Я читала, что при поцелуе передается около восьмидесяти миллионов бактерий. А если пить из одной банки – кто знает?.. Страшно-то как.

– Да ладно, – говорит он, заметив мои сомнения, – алкоголь убивает все микробы.

Под «выходными» можно также понимать воскресенье. Может, тетя имела в виду завтра? Если бы она забыла это уточнить, я бы не удивилась.

Я спрашиваю у Виктора, не знает ли он какой-нибудь отель поблизости, хотя я вряд ли смогу позволить себе отель в центре Парижа. Я потратила почти всю свою месячную зарплату на покупку немецкой тестомешалки.

– Так ночуй здесь, в магазине. – Он пожимает плечами, как бы говоря: логично же. – Платить тебе не придется, но ты должна спросить у Сильвии, можно ли остаться на ночь. И сделать это надо сейчас. Просто завтра утром тебе придется вместе с нами открыть магазин и в качестве компенсации за ночлег отработать двухчасовую смену.

Оказывается, он живет тут не один: кроме него есть еще два артиста и девушка – студентка Сорбонны. Я интересуюсь, куда же помещаются кровати, и Виктор сообщает, что их нет.

– Слушай, давай доверимся печенью с предсказаниями. – Достаю одно печенье, разворачиваю, разламываю, достаю записку. «Есть лучший мир, но цена его слишком высока».

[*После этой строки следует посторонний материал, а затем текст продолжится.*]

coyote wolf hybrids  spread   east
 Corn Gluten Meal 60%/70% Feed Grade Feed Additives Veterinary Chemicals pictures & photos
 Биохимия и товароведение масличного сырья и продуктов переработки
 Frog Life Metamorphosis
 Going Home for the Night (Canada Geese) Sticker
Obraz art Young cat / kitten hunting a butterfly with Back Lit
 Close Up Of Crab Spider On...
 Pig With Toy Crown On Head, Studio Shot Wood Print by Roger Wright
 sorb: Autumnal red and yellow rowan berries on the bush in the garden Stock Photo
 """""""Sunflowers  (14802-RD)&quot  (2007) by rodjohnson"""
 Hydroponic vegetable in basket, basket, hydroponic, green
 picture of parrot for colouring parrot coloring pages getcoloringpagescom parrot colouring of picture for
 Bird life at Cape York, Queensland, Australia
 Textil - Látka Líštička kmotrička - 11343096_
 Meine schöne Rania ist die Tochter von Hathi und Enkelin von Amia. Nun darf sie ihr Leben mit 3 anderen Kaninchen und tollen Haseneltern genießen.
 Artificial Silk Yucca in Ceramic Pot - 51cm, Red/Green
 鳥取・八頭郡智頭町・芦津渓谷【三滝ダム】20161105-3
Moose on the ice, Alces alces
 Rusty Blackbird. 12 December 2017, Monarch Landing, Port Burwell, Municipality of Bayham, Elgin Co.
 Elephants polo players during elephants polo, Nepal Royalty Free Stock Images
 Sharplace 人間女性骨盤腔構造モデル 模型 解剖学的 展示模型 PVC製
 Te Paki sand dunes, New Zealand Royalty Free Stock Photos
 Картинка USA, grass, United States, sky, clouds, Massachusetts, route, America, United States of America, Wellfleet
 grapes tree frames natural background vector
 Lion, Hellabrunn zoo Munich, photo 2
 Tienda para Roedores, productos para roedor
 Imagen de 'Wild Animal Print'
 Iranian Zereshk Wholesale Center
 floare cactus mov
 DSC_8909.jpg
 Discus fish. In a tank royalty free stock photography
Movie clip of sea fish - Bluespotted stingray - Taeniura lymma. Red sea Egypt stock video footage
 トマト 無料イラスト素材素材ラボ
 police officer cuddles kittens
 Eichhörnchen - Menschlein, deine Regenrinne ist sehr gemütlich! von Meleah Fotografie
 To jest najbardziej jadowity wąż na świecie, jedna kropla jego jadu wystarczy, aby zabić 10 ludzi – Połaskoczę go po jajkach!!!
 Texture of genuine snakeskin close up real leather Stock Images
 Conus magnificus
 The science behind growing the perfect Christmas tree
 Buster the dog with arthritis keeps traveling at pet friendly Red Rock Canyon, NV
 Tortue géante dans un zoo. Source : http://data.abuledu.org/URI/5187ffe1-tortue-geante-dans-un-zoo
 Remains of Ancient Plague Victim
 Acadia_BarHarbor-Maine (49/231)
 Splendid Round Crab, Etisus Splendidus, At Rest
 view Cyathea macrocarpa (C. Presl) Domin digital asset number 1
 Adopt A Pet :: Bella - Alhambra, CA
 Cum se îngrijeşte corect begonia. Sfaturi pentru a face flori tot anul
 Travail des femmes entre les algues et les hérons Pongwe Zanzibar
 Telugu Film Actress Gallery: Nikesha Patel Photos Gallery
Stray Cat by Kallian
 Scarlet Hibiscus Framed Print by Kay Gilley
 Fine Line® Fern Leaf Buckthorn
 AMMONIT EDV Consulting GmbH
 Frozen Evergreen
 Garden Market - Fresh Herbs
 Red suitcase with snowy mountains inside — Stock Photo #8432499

– Ну и? – спрашивает Виктор.

– Наверное, это бракованная упаковка.

Сильвия Уитмен только что вышла на улицу с холщовой сумкой в руках.

– Эта девушка хотела бы остаться здесь на ночь, – говорит ей Виктор.

Она поворачивается к нам с таким видом, будто мы отвлекли ее от важных мыслей, и жестом приглашает следовать за ней в магазин антикварных книг. Пока она возится с бумагами за столом, я кратко излагаю ей свою ситуацию.

– Значит, твоя тетя не пришла?

– Именно так.

– Ну конечно ты можешь остаться.

Я должна буду помочь ребятам закрыть магазин сегодня вечером и завтра утром открыть, а потом два часа поработать. Каждый, кто живет здесь, читает каждый день по книге. Это правило придумал ее отец. Виктор мне все объяснит. Она доброжелательно улыбается, как будто спрашивая: «Что-то еще?»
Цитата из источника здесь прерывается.